[start DATA IN THIS EXERCISE]

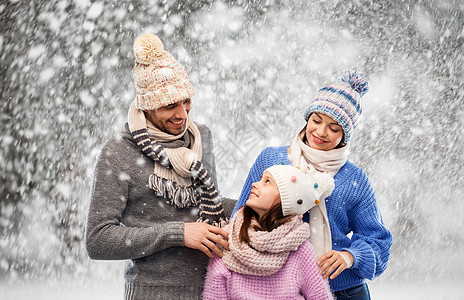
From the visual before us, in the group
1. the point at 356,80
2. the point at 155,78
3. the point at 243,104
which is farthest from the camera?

[end DATA IN THIS EXERCISE]

THE TASK ->
Rewrite the lines of the material above, substituting "viewer" for "camera" and leaving everything else as it is. Omit the pictures.

RESULT OF THE EXERCISE ->
From the visual before us, in the group
1. the point at 356,80
2. the point at 155,78
3. the point at 243,104
which is farthest from the viewer?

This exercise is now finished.